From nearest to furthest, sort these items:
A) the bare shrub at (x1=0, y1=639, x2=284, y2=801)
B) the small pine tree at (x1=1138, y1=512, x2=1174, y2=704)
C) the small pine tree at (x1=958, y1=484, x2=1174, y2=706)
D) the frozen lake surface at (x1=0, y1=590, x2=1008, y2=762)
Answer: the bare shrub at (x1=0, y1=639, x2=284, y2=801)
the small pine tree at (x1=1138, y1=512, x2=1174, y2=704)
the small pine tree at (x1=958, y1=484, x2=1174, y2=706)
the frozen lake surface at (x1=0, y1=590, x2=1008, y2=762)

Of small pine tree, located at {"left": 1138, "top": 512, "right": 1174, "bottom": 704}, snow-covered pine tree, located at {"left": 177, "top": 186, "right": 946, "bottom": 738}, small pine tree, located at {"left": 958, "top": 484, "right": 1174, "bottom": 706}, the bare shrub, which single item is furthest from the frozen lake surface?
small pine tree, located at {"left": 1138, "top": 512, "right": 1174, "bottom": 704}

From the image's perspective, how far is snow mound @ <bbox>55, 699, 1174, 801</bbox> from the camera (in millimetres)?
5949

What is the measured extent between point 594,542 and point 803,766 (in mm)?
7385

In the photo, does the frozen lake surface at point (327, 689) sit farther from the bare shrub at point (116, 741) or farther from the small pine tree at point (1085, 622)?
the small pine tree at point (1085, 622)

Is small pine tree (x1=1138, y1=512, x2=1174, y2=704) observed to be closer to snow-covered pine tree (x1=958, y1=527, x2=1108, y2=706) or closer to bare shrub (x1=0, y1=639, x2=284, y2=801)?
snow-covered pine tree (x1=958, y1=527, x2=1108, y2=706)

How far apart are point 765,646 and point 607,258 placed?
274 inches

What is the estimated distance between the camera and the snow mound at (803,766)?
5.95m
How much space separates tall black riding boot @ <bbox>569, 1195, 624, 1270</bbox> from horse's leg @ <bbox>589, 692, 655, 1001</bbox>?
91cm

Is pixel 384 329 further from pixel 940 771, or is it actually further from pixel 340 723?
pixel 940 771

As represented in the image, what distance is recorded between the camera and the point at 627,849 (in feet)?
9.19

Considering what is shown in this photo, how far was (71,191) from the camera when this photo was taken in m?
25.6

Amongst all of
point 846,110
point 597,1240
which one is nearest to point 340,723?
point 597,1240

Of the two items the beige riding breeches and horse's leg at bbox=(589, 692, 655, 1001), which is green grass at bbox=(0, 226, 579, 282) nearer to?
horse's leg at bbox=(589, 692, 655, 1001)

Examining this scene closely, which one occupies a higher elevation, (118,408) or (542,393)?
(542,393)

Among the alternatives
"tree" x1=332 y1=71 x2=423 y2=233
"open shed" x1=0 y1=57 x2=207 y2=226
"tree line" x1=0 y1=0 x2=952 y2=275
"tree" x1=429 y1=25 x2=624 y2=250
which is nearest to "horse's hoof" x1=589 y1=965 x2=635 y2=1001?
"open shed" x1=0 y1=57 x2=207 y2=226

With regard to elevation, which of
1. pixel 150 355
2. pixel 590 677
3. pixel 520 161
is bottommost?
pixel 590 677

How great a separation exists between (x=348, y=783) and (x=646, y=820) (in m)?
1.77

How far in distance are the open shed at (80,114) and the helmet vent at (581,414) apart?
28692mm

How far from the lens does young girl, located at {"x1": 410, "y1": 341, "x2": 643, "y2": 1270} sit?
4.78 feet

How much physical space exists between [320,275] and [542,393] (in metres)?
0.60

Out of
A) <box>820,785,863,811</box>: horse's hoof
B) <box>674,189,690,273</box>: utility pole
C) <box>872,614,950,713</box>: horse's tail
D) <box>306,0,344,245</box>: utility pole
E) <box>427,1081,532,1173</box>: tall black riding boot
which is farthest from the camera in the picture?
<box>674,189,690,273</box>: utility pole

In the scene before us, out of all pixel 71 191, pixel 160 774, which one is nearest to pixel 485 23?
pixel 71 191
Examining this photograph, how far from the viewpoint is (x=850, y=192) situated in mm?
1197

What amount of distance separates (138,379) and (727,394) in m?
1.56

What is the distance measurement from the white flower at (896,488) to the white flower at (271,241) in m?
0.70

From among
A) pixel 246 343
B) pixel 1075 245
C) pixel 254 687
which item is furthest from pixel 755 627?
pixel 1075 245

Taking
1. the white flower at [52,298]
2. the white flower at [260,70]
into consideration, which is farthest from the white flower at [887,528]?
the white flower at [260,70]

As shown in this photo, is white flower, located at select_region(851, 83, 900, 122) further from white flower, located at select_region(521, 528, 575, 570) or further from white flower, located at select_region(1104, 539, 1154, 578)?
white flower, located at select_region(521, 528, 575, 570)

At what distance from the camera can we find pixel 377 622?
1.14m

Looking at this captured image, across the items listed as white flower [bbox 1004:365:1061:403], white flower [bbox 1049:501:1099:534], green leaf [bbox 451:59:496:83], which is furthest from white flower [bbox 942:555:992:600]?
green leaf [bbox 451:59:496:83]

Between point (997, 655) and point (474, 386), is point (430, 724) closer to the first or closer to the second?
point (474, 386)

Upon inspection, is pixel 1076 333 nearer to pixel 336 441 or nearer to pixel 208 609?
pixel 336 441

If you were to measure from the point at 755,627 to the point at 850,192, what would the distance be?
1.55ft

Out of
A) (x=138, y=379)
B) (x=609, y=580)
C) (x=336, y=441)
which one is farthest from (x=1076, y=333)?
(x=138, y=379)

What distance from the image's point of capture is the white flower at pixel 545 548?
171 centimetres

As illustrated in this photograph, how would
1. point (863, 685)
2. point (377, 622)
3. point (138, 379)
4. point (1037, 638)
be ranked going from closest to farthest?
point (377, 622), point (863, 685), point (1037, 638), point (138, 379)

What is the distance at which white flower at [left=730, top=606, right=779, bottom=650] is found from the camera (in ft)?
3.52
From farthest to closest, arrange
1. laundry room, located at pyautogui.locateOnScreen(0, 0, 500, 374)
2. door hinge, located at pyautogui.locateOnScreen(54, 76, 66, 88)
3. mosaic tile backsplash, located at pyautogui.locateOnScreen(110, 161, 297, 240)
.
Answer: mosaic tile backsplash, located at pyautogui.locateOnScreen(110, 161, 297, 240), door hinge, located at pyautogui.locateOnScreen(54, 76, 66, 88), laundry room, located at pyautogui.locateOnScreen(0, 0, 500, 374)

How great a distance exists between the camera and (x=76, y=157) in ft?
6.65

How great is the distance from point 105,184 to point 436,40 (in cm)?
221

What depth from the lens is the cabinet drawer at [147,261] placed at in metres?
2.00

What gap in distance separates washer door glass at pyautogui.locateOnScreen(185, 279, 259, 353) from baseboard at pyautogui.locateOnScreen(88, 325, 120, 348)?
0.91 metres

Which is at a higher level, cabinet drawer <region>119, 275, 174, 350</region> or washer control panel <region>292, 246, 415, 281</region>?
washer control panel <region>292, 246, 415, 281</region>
•••
REQUIRED WORK:
Extract all of the data above and output it character for character.

IN RESPONSE:
From nearest to furthest, sort these items:
A) the bare shrub at (x1=0, y1=639, x2=284, y2=801)
B) the small pine tree at (x1=1138, y1=512, x2=1174, y2=704)
C) the small pine tree at (x1=958, y1=484, x2=1174, y2=706)
D) the frozen lake surface at (x1=0, y1=590, x2=1008, y2=762)
Answer: the bare shrub at (x1=0, y1=639, x2=284, y2=801)
the small pine tree at (x1=1138, y1=512, x2=1174, y2=704)
the small pine tree at (x1=958, y1=484, x2=1174, y2=706)
the frozen lake surface at (x1=0, y1=590, x2=1008, y2=762)

Of small pine tree, located at {"left": 1138, "top": 512, "right": 1174, "bottom": 704}, snow-covered pine tree, located at {"left": 177, "top": 186, "right": 946, "bottom": 738}, small pine tree, located at {"left": 958, "top": 484, "right": 1174, "bottom": 706}, the bare shrub, which single item is furthest from the frozen lake surface?
small pine tree, located at {"left": 1138, "top": 512, "right": 1174, "bottom": 704}

From the image's perspective, how far is snow mound @ <bbox>55, 699, 1174, 801</bbox> from the camera (in millimetres)?
5949

What is the measured extent between point 594,542 and point 803,766 (in mm)?
7385

In the photo, does the frozen lake surface at point (327, 689) sit farther from the bare shrub at point (116, 741) or farther from the small pine tree at point (1085, 622)?
the small pine tree at point (1085, 622)

Is small pine tree (x1=1138, y1=512, x2=1174, y2=704) observed to be closer to snow-covered pine tree (x1=958, y1=527, x2=1108, y2=706) or closer to bare shrub (x1=0, y1=639, x2=284, y2=801)?
snow-covered pine tree (x1=958, y1=527, x2=1108, y2=706)

How far apart are point 765,646 and point 607,258 placed?
274 inches

What is the estimated distance between the camera and the snow mound at (803,766)?
5.95m
How much space separates tall black riding boot @ <bbox>569, 1195, 624, 1270</bbox> from horse's leg @ <bbox>589, 692, 655, 1001</bbox>?
91cm

Is pixel 384 329 further from pixel 940 771, or is it actually further from pixel 340 723?
pixel 940 771

As represented in the image, what distance is recorded between the camera and the point at 627,849 (in feet)?
9.19

Considering what is shown in this photo, how far was (71,191) from the camera when this photo was taken in m?
25.6

Amongst all of
point 846,110
point 597,1240
which one is nearest to point 340,723?
point 597,1240

Of the two items the beige riding breeches and horse's leg at bbox=(589, 692, 655, 1001), which is green grass at bbox=(0, 226, 579, 282) nearer to?
horse's leg at bbox=(589, 692, 655, 1001)

Examining this scene closely, which one occupies a higher elevation, (118,408) or (542,393)?
(542,393)

Among the alternatives
"tree" x1=332 y1=71 x2=423 y2=233
"open shed" x1=0 y1=57 x2=207 y2=226
"tree line" x1=0 y1=0 x2=952 y2=275
"tree" x1=429 y1=25 x2=624 y2=250
which is nearest to "horse's hoof" x1=589 y1=965 x2=635 y2=1001?
"open shed" x1=0 y1=57 x2=207 y2=226

With regard to elevation, which of
1. pixel 150 355
2. pixel 590 677
3. pixel 520 161
is bottommost?
pixel 590 677

How great a separation exists between (x=348, y=783) and (x=646, y=820) (in m)?
1.77

How far in distance are the open shed at (80,114) and the helmet vent at (581,414) apart?
28692mm

How far from the lens does young girl, located at {"x1": 410, "y1": 341, "x2": 643, "y2": 1270} sit?
4.78 feet

How much physical space exists between [320,275] and [542,393] (in metres)?
0.60

Out of
A) <box>820,785,863,811</box>: horse's hoof
B) <box>674,189,690,273</box>: utility pole
C) <box>872,614,950,713</box>: horse's tail
D) <box>306,0,344,245</box>: utility pole
E) <box>427,1081,532,1173</box>: tall black riding boot
which is farthest from the camera in the picture?
<box>674,189,690,273</box>: utility pole

In the scene before us, out of all pixel 71 191, pixel 160 774, which one is nearest to pixel 485 23?
pixel 71 191
Examining this photograph, how far from the viewpoint is (x=850, y=192) situated in mm?
1197

What amount of distance separates (138,379) and (727,394) in m?
1.56

What is the distance measurement from the white flower at (896,488) to the white flower at (271,241) in m?
0.70

From among
A) pixel 246 343
B) pixel 1075 245
C) pixel 254 687
which item is furthest from pixel 755 627?
pixel 1075 245

Taking
1. the white flower at [52,298]
2. the white flower at [260,70]
into consideration, which is farthest from the white flower at [887,528]?
the white flower at [260,70]

As shown in this photo, is white flower, located at select_region(851, 83, 900, 122) further from white flower, located at select_region(521, 528, 575, 570) or further from white flower, located at select_region(1104, 539, 1154, 578)?
white flower, located at select_region(521, 528, 575, 570)

At what distance from the camera can we find pixel 377 622?
1.14m

Looking at this captured image, across the items listed as white flower [bbox 1004:365:1061:403], white flower [bbox 1049:501:1099:534], green leaf [bbox 451:59:496:83], which is furthest from white flower [bbox 942:555:992:600]?
green leaf [bbox 451:59:496:83]

Between point (997, 655) and point (474, 386), is point (430, 724) closer to the first or closer to the second?
point (474, 386)

Upon inspection, is pixel 1076 333 nearer to pixel 336 441 or nearer to pixel 208 609?
pixel 336 441

If you were to measure from the point at 755,627 to the point at 850,192, what would the distance be?
1.55ft

Out of
A) (x=138, y=379)
B) (x=609, y=580)
C) (x=336, y=441)
which one is farthest from (x=1076, y=333)?
(x=138, y=379)

What distance from the image's point of capture is the white flower at pixel 545 548?
171 centimetres

As illustrated in this photograph, how would
1. point (863, 685)
2. point (377, 622)
3. point (138, 379)
4. point (1037, 638)
be ranked going from closest to farthest?
point (377, 622), point (863, 685), point (1037, 638), point (138, 379)

What is the distance at which white flower at [left=730, top=606, right=779, bottom=650] is found from the camera (in ft)?
3.52
From farthest to closest, arrange
1. laundry room, located at pyautogui.locateOnScreen(0, 0, 500, 374)
2. door hinge, located at pyautogui.locateOnScreen(54, 76, 66, 88)
3. mosaic tile backsplash, located at pyautogui.locateOnScreen(110, 161, 297, 240)
.
Answer: mosaic tile backsplash, located at pyautogui.locateOnScreen(110, 161, 297, 240), door hinge, located at pyautogui.locateOnScreen(54, 76, 66, 88), laundry room, located at pyautogui.locateOnScreen(0, 0, 500, 374)

How great a distance exists between the camera and (x=76, y=157) in ft?
6.65

How great is the distance from point 105,184 to point 436,40 (in cm)?
221

What depth from the lens is the cabinet drawer at [147,261] placed at in metres?
2.00

What gap in distance separates washer door glass at pyautogui.locateOnScreen(185, 279, 259, 353) from baseboard at pyautogui.locateOnScreen(88, 325, 120, 348)?
0.91 metres

Which is at a higher level, cabinet drawer <region>119, 275, 174, 350</region> or washer control panel <region>292, 246, 415, 281</region>?
washer control panel <region>292, 246, 415, 281</region>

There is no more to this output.